Vorliegender Text>

Ein Unfallflüchtiger hat sich gemeldet

Zumindest ein Unfallflüchtiger hat sich derweil am Sonntag gemeldet. Offiziell teilen die Ermittler dazu mit: "Ein 36-jähriger Mann aus Schwerte hatte sich bereits kurz nach dem Unfallgeschehen gemeldet und angegeben, er habe zur Unfallzeit mit seinem Pkw die Unfallstelle durchfahren." Er sei vernommen worden und habe sein Auto freiwillig für die Spurensicherung zur Verfügung gestellt.

Noch am Montag hatte es vonseiten der Staatsanwaltschaft geheißen, der Mann habe vermutlich unmittelbar nichts von dem Vorfall mitbekommen.

Fahrerflucht als Massenphänomen bei jedem fünften Unfall 

Kann das sein? Dass man einen Menschen an- oder überfährt und es nicht mitbekommt? Ulrich Chiellino, Verkehrspsychologe beim ADAC, schließt das zumindest nicht aus. "Bei Tag", sagt er, "würde ich sagen: nein, das geht nicht." Aber nachts, in der Dunkelheit, womöglich bei hoher Geschwindigkeit - da entscheide ein winziger Moment. Einmal kurz nicht auf die Straße geguckt, ein Schlag gegen das Auto, ein Rumpler, Dunkelheit im Rückspiegel - da fragt sich der Autofahrer womöglich erst einmal: War da was?

Wer Fahrerflucht begeht, will sich der Situation nicht stellen

Chiellino will nicht rechtfertigen, er versucht, das Phänomen theoretisch zu erklären. "In solch einer Situation klammert man sich womöglich an alle Argumente, die die Gegenthese zulassen", sagt er. Eben: Da war nichts, ein Kleintier vielleicht... Und schon ist man weitergefahren, und der Schritt zum Umkehren und Anhalten wird ungleich schwerer.

Solche Situationen, sagt Verkehrspsychologe Chiellino, seien "extrem außergewöhnlich". Deshalb fehlten Betroffenen womöglich entsprechende Verhaltensmuster. Dann könne es in der Kurzschlussreaktion einfacher erscheinen, sich der Situation nicht zu stellen - und abzuhauen.

Bereitgestelltes Material>

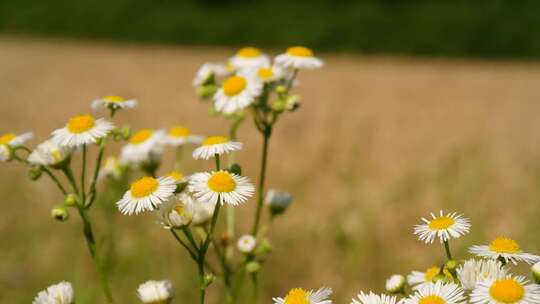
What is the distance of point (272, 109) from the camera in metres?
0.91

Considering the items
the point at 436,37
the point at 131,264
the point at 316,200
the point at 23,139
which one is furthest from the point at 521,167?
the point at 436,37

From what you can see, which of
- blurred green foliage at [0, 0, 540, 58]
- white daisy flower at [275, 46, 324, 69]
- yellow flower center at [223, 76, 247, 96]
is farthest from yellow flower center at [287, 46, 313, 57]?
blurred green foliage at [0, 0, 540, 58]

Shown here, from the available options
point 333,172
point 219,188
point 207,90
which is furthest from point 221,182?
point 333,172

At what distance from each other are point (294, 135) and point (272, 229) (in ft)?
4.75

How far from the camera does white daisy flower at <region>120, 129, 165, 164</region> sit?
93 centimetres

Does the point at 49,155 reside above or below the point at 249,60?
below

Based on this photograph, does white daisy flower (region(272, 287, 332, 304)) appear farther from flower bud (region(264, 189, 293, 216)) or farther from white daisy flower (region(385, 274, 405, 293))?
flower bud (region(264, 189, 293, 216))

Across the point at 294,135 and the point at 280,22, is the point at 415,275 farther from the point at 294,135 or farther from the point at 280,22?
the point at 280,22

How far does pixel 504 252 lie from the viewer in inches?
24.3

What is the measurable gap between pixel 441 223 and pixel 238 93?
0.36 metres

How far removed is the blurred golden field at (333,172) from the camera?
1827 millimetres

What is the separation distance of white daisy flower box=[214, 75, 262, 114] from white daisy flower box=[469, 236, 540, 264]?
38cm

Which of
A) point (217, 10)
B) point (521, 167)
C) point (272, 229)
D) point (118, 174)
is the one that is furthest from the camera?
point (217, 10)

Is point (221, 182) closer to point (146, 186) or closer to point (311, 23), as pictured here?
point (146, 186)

==

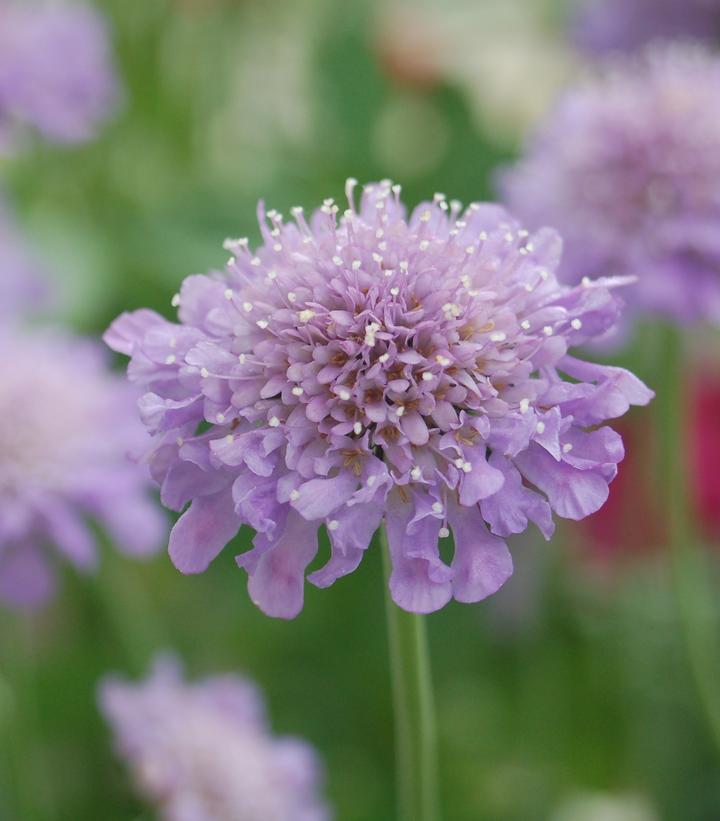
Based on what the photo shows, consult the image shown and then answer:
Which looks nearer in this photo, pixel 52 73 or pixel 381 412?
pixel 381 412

Arbeitsauftrag>
Beantworten Sie anhand des Textes über Fahrerflucht die folgenden Fragen:
(a) Wie alt ist der Mann aus Schwerte, der sich gemeldet hat?
(b) Welche Tätigkeit übt Ulrich Chiellino beim ADAC aus?
(c) Mit welchen Worten beschreibt Chiellino solche Situationen?

Lösung>
(a) Er ist 36 Jahre alt.
(b) Er ist Verkehrspsychologe.
(c) Er nennt sie „extrem außergewöhnlich“.